Quantcast How to use cPanel/WHM cPHulk to block unwanted login attempts - digitalFAQ Forum
Go Back    Forum > Digital Publishing / Web Sites > Web Hosting Tutorials > cPanel WHM

Reply
 
LinkBack Thread Tools
  #1  
01-26-2012, 09:21 PM
kpmedia's Avatar
kpmedia kpmedia is offline
Site Staff | Web Hosting, Photo
 
Join Date: Feb 2004
Posts: 4,242
Thanked 354 Times in 332 Posts
One of the benefits of using the cPanel/WHM control panel is the cPHulk brute force protection, which disables access to the PAM services. (PAM = Pluggable Authentication Modules. It's essentially what's used to log you into the server, email. etc.)

Unlike a traditional firewall that entirely blocks an IP range/address from all access to the server, cPHulk only prevents the ability to login. So website viewers can still see the site, and email is still delivered. Entire countries can be blocked from logging in via the blacklist, but site visitors from that country are not affected.

Additionally, cPHulk protects cPanel, WHM, SSH, FTP, IMAP, SMTP and POP3 from brute force authentication attacks, banning an IP (or locking an account) after too many failed attempts.
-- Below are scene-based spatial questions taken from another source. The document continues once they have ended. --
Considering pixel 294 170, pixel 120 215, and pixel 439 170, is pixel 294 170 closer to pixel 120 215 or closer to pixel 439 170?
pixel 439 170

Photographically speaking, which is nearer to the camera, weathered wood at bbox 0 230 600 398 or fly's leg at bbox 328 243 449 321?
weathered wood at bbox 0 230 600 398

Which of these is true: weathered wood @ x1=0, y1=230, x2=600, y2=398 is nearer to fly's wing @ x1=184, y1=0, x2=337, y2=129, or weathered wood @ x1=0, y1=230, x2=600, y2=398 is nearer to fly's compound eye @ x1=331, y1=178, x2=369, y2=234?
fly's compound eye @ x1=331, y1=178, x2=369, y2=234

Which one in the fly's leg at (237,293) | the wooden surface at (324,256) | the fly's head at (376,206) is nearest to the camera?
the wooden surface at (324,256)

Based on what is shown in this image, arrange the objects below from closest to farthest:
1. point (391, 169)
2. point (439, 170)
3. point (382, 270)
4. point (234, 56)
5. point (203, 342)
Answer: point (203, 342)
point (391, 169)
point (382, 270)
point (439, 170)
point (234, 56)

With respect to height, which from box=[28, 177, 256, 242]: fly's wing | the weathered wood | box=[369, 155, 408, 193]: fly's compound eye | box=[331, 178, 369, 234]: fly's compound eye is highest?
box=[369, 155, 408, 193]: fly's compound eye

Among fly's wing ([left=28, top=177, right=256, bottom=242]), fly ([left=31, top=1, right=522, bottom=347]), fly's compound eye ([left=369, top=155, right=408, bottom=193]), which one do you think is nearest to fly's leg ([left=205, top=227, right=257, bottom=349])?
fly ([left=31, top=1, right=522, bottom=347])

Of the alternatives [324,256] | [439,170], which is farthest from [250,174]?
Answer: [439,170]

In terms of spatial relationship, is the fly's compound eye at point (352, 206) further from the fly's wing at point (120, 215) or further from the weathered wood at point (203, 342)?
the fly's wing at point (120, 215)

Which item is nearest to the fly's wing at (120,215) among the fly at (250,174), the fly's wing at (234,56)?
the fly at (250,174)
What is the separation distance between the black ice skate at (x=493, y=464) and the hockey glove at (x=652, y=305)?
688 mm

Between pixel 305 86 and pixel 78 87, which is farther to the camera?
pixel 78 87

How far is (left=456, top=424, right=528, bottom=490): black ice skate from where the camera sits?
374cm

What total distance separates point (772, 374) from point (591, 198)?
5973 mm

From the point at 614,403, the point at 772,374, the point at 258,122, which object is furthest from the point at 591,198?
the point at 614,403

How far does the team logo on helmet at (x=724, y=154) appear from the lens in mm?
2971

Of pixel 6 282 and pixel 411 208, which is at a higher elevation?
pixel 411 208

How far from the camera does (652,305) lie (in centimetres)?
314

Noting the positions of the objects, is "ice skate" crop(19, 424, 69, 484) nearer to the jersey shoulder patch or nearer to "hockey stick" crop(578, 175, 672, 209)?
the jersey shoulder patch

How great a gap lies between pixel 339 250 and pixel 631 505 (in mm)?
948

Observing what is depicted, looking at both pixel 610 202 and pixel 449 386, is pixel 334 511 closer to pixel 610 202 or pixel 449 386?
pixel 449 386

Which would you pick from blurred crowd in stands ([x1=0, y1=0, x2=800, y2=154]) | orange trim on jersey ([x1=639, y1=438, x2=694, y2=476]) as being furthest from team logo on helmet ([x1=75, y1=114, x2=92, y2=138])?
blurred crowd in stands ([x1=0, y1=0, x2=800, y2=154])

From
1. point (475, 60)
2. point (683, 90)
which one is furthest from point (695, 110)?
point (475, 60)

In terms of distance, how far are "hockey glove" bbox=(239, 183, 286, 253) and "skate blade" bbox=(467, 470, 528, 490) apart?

It's also a good backup to the CSF/LFD firewall -- which you really should use! -- in case that firewall ever fails or is accidentally deactivated.

Some more information can be found here: http://www.digitalfaq.com/forum/web-...nels-anti.html


Install and Setup cPHulk

In order to install and setup cPHulk, you'll need to:

Step 1: Login to WHM.

Step 2: Go to the Security Center menu on the left side of the WHM screen, and select cPHulk Brute Force Protection.

cphulk-new.jpg

Step 3: Then enable cPHulk in cPanel. Doing so will also disable UseDNS. (It requires a restart of the SSH service; you'll be prompted on-screen with instructions.) UseDNS is probably unnecessary for most users anyway.


Configure cPHulk

Step 4: Configure the number of failures required to lock out the IP address, including length of the lockout. By default, cPHulk is set to:

"IP Based Brute Force Protection period in minutes" = 15 minutes
"Brute Force Protection period in minutes" = 15 minutes
"Maximum Failures By Account" = 15 attempts
"Maximum Failures Per IP" = 10 attempts
"Maximum Failures Per IP before IP is blocked for two week period" = 20 total attempts

What those 5 lines means is this:

(1) Bans an IP for 15 minutes (too low!)
(2) Bans an account during a 15-minute "fail window" (too low!)
(3) Allow 15 login fails from all locations/IPs to an account (too high!),
(4) Allow 10 login fails from one location/IP (may be too low!)
(5) Allow 20 login fails before being locked out for two weeks (may be too low!). So if all 10 attempts are within the fail window, and it happens twice (10+10), then the IP is blocked for two weeks by cPHulk.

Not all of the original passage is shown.